We shoudl also have disk space -if possible- for at least two dumps.
Hardware request task for the Druid Analytics cluster: https://phabricator.wikimedia.org/T166510
3 nodes with 64G of RAM and four Intel 1.6T SSD disks. We are currently setting a 2.9T raid10 lvm ext4 partition on each node.
I am pretty sure that we can easily order 128/256G of ram each, but I'd like to make sure about how Presto handles memory before committing to a huge value like 0.5T of overall RAM, that seems a lot.
I'm pretty sure that whatever we end up using for this, the more memory we have the better.
Summary from the team discussion: we are going to set the hardware specs to hadoop worker nodes, since it seems that Presto will need HDFS to work properly.
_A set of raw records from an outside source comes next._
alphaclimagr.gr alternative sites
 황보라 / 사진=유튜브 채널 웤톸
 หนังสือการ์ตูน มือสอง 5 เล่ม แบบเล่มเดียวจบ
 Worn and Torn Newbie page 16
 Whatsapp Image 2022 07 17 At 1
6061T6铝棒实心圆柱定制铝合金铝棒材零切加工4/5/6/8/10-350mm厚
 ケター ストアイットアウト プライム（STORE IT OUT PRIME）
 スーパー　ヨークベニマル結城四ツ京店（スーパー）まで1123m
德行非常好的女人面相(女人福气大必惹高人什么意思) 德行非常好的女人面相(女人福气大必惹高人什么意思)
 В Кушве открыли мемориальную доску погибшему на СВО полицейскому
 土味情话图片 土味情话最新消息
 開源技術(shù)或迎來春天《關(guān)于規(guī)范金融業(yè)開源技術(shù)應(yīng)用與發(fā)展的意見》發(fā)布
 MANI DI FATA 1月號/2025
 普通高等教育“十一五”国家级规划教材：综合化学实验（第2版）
The target is 3 nodes for the moment, but since we have a lot of them to order for the hadoop cluster (refresh + expansion) we reserve the final choice of re-shuffling a couple of nodes from hadoop to the public data lake in case it is needed.
Another point to figure out is what kind of security level we are aiming for, just to do our homework before ordering hardware and choosing Presto + Hadoop as technology for this project.
The public data lake project should be:
- a way to load and offer analytics public datasets in labs for various explorations (without the need to sign ndas, getting access to production, etc..).
- a 3 to 5 hosts cluster in labs, hosting a bare minimum Hadoop (able to provide a HDFS layer).
What level of accounting, authentication and access control it is required for a project like this one?
I had a chat with @MoritzMuehlenhoff about this use case, here's some more notes:
- there will be no data shared with the Hadoop production cluster or any other host in production.
- we (as analytics) will load periodically public data (no PII) to this new cluster in labs, that will effectively be a new small scale Hadoop cluster in labs.
There seem to be no concerns about the use case, so I'd proceed with the hardware procurement task.